◆ Short task:
Can you retype the material without any changes, from the line containing "How far do the" through the last line, including both?

----------------------------------------

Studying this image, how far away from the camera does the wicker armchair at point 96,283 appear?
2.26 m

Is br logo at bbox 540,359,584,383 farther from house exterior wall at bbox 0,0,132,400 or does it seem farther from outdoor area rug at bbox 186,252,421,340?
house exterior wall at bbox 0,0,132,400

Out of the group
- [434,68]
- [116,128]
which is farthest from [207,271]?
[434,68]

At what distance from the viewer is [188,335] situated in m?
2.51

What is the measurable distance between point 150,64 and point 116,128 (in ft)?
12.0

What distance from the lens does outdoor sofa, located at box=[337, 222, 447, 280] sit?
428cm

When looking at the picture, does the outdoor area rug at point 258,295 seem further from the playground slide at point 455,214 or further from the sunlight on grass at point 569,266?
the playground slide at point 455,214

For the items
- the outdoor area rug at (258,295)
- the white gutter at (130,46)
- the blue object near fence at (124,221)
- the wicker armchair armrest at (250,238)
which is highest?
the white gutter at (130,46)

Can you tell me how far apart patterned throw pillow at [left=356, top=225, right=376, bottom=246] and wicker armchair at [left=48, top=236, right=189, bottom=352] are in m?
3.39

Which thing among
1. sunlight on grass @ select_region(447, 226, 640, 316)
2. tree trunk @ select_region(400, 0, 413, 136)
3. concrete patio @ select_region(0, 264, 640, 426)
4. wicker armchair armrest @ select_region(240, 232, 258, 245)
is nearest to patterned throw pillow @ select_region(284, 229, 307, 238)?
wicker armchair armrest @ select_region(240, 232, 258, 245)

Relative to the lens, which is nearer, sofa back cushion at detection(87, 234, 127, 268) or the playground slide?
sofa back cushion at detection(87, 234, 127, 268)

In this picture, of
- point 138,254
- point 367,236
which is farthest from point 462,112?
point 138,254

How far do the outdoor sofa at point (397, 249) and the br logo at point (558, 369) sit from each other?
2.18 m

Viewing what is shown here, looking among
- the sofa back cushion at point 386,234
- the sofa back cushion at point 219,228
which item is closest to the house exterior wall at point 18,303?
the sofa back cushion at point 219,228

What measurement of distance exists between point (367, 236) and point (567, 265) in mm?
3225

----------------------------------------

◆ Response to the task:
How far do the outdoor sofa at point (397, 249) and the br logo at point (558, 369) sit from each other?
2.18 m

Viewing what is shown here, looking among
- the sofa back cushion at point 386,234
- the sofa back cushion at point 219,228
which item is closest to the house exterior wall at point 18,303?
the sofa back cushion at point 219,228

What measurement of distance exists between point (367, 236) and point (567, 265) in mm?
3225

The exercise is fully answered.